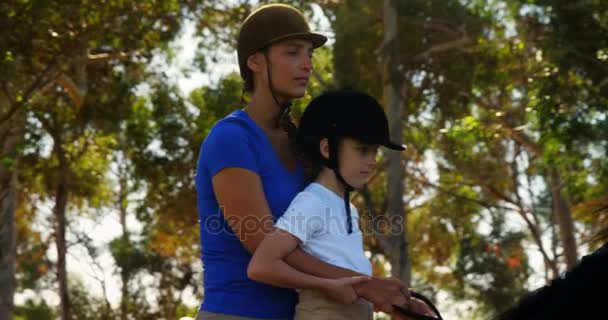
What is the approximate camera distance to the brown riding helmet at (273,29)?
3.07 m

──────────

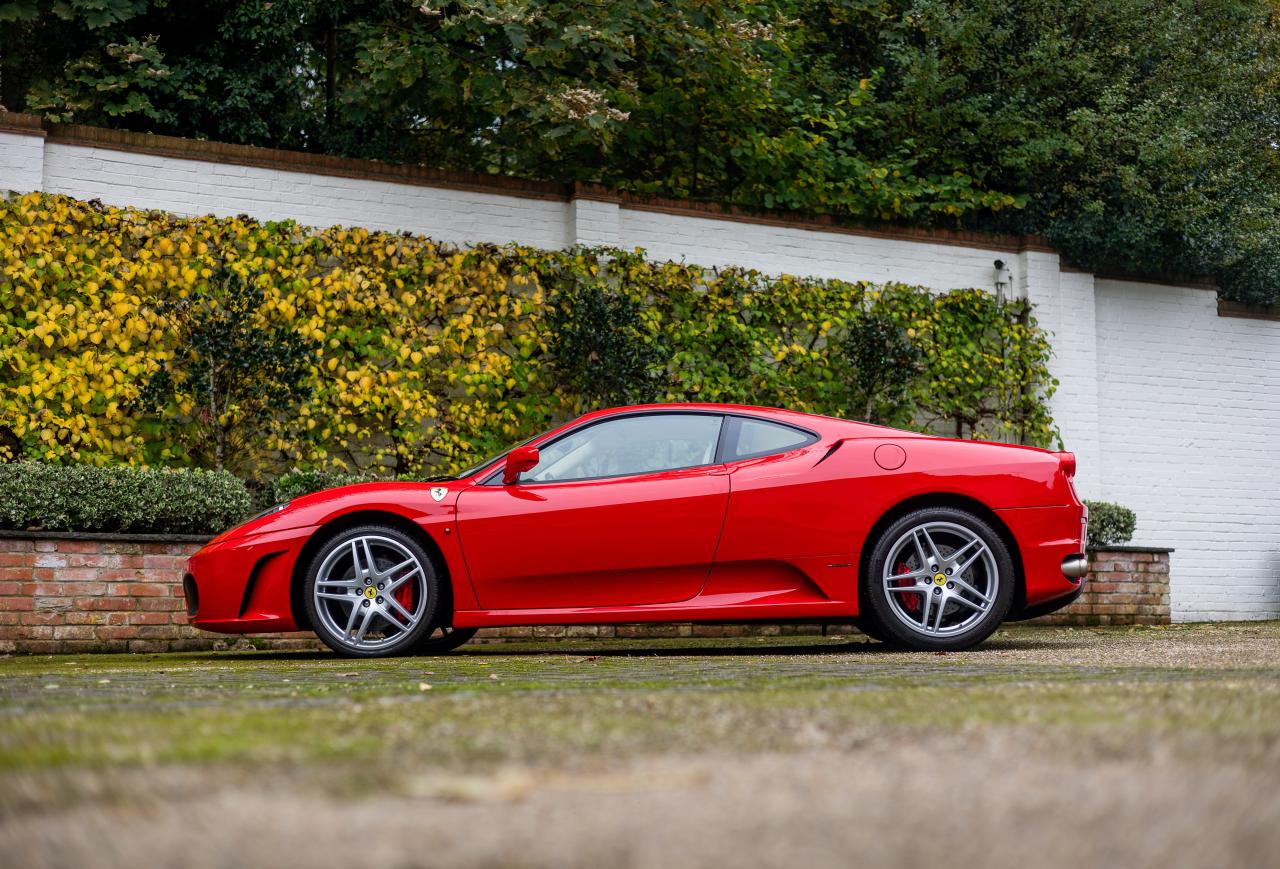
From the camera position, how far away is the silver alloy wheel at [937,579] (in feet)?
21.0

──────────

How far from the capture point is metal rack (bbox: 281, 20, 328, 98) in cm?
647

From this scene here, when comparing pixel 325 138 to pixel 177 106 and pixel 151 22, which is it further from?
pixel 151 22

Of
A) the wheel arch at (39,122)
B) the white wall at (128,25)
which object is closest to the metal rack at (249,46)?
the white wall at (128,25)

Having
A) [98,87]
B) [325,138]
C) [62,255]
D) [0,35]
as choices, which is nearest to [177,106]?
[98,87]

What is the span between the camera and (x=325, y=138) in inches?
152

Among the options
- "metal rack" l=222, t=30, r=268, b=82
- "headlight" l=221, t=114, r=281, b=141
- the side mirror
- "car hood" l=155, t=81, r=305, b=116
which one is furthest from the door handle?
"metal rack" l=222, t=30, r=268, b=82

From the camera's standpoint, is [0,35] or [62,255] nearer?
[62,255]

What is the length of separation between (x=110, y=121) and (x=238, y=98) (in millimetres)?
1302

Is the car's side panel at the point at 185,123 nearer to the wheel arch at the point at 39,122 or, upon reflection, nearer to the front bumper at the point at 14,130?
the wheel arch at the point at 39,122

──────────

● **Stated problem**
Count the lines in the rows that contain the string "side", matching case exactly, and give only the number.

● **Written response**
2